ContextQMD
Back to Lldap

Configuration for Gitea (& Forgejo)

example_configs/gitea.md

0.6.32.5 KB
Original Source

Configuration for Gitea (& Forgejo)

In Gitea, go to Site Administration > Authentication Sources and click Add Authentication Source Select LDAP (via BindDN)

  • Host: Your lldap server's ip/hostname
  • Port: Your lldap server's port (3890 by default)
  • Bind DN: uid=admin,ou=people,dc=example,dc=com
  • Bind Password: Your bind user's password
  • User Search Base: ou=people,dc=example,dc=com
  • User Filter: If you want all users to be able to log in, use

(&(objectClass=person)(|(uid=%[1]s)(mail=%[1]s))).

To log in they can either use their email address or user name. If you only want members a specific group to be able to log in, in this case the group git_user, use

(&(memberof=cn=git_user,ou=groups,dc=example,dc=com)(|(uid=%[1]s)(mail=%[1]s)))

For more info on the user filter, see: https://docs.gitea.io/en-us/authentication/#ldap-via-binddn

  • Admin Filter: Use (memberof=cn=lldap_admin,ou=groups,dc=example,dc=com) if you want lldap admins to become Gitea admins. Leave empty otherwise.
  • Username Attribute: uid
  • First Name Attribute: givenName
  • Surname Attribute: sn
  • Email Attribute: mail
  • Avatar Attribute: jpegPhoto
  • Check Enable User Synchronization

Replace every instance of dc=example,dc=com with your configured domain.

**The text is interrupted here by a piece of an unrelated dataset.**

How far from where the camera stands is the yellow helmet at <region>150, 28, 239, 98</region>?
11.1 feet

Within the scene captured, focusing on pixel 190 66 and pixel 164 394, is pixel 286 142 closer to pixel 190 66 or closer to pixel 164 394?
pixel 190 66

After applying the above settings, users should be able to log in with either their user name or email address.

Syncronizing LDAP groups with existing teams in organisations

Groups in LLDAP can be syncronized with teams in organisations. Organisations and teams must be created manually in Gitea. It is possible to syncronize one LDAP group with multiple teams in a Gitea organization.

Check Enable LDAP Groups

  • Group Search Base DN: ou=groups,dc=example,dc=com
  • Group Attribute Containing List Of Users: member
  • User Attribute Listed In Group: dn
  • Map LDAP groups to Organization teams: {"cn=Groupname1,ou=groups,dc=example,dc=com":{"Organization1": ["Teamname"]},"cn=Groupname2,ou=groups,dc=example,dc=com": {"Organization2": ["Teamname1", "Teamname2"]}}

Check Remove Users from syncronised teams...

The Map LDAP groups to Organization teams config is JSON formatted and can be extended to as many groups as needed.

Replace every instance of dc=example,dc=com with your configured domain.

Configuration for Gitea in simple auth mode

  • The configuration method is the same as BindDN mode.
  • BindDN and password are not required
  • Gitea will not be able to pre-sync users, user account will be created at login time.